Several Auckland beaches have been invaded by microscopic jellyfish, and parents are being warned that children are in danger of being stung.

Beachgoers are being urged to take care at all Hauraki Gulf beaches after an outbreak of swimmer's rash in the past week.

At least five beaches - Okahu Bay, St Heliers, Kohimarama, Murray's and Mairangi Bays - are believed to have been affected by the jellyfish, which cause a painful rash, also known as "sea bather's eruption".

An Auckland father said he noticed his children had developed the rash after swimming at Kohimarama beach on Monday.


The man, who wanted to only be known as Rod, noticed the rash yesterday morning in the areas where his children, Amelia, 7, and Thomas, 4, were covered by their togs and shirts.

They stayed in their swimming costumes for about half an hour after being in the water.

"It just suddenly reminded me of what happened last year," he said.

Rod has told Amelia and Thomas that it's "just a nasty rash" to avoid scaring them off going swimming at the beach.
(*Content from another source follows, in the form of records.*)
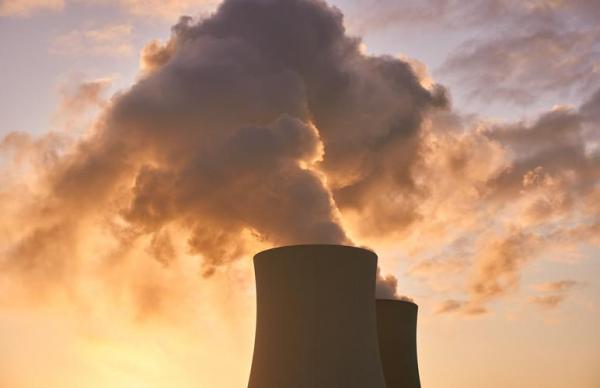 Правительство изучает, как помочь химической промышленности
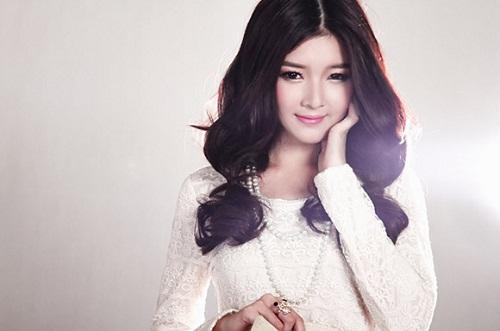 Hot Girl Lily Luta tin dùng kem tắm trắng White Doctors và sở hữu làn da trắng hồng không tỳ vết
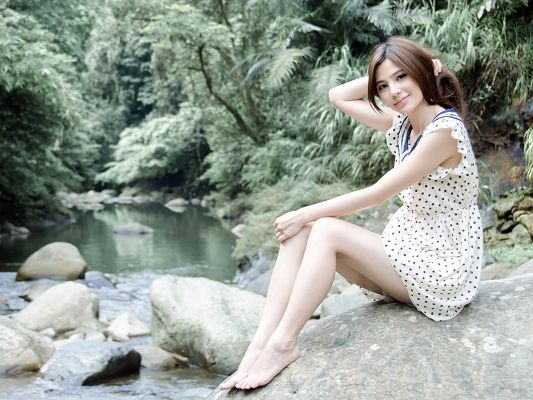 Nice Girl Pictures, Beautiful Girl in Snowy White Skin, Sitting on River Stone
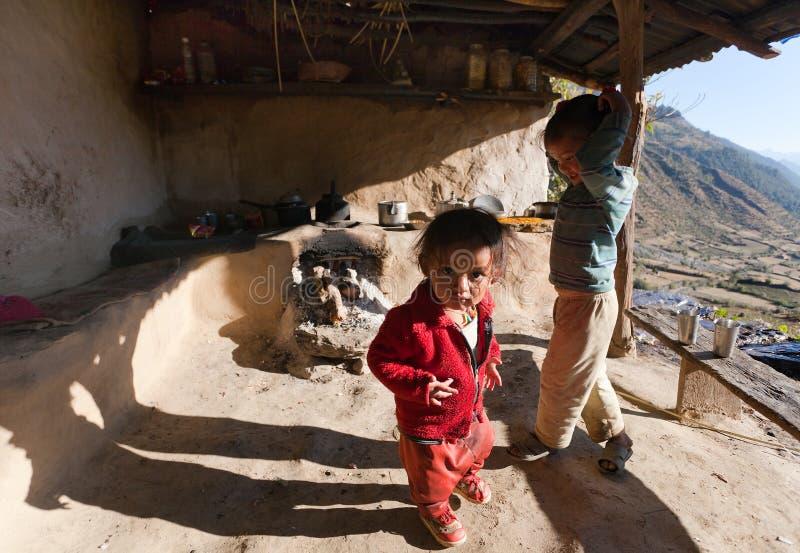 Dzieci w typowej Nepalskiej kuchni obraz royalty free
"They're very itchy but they're being very tolerant about it."

Rod, of St Heliers, wanted the Auckland Regional Public Health Service to test beaches for the jellyfish - or hydromedusae - so parents had prior warning which popular swimming areas were affected.

But Medical Officer of Health Dr Simon Baker said the University of Auckland had been asked about the possibility and said there was no point.
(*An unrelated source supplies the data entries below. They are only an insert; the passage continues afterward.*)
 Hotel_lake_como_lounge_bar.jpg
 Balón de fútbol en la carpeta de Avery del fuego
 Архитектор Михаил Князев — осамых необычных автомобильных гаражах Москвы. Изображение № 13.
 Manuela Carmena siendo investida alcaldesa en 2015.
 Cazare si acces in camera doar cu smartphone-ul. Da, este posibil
It was just as effective to warn the public early each summer and give updates about affected beaches.


The rash tends to mainly affect areas covered by a bathing suit or clothes, because the transparent jellyfish get caught inside swimwear.
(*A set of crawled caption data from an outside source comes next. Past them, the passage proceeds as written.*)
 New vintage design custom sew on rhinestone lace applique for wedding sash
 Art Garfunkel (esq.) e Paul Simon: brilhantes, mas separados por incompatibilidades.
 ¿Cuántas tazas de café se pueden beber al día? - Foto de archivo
A tingling sensation is often noticed before the rash develops over several hours.

Children often suffer the worst reaction to the stings because of their soft skin, with hundreds to thousands of tiny red bumps forming in clusters.

Dr Baker said the health service and Auckland Council had received about 30 calls about the jellyfish.

It was likely that the problem extended all along the Hauraki Gulf.

Similar outbreaks have occurred the past two summers.


Dr Baker said the only guaranteed way to prevent being stung was to avoid bathing at affected beaches.

Advice to anyone who was stung was to remove swimwear as soon as possible and shower.

Towelling-down could cause the jellyfish to sting further because they released stinging cells when put under pressure.

Q&A: Microscopic stingers
What are they? Hydromedusae are microscopic and largely transparent jellyfish which can't be seen by the naked eye. Warm weather and onshore winds bring them close to the shoreline.

How does Sea Bathers Eruption occur? After the swimmer gets out of the water, the tiny organisms get trapped between swimwear and the skin, causing the stinging cells to release a toxin into the skin. A rash erupts where the swimwear clings to the skin, such as the buttocks or side of the torso. Children are most affected, likely because of their soft skin.

How can it be treated? Calamine lotion, antihistamines and mild steroids can be helpful. Typically, the rash lasts for a week or more. If the rash is severe or lasts more than a week, see a doctor for further treatment.

How can it be prevented? The only way to completely avoid being stung is by avoiding beaches where the jellyfish have been reported. During the summer, all Hauraki Gulf beaches can be affected. Other recommendations include not wearing baggy clothes in the water, smaller bathing costumes are better, and removing swimwear as soon as possible then showering. Thoroughly launder clothes worn during and after swimming.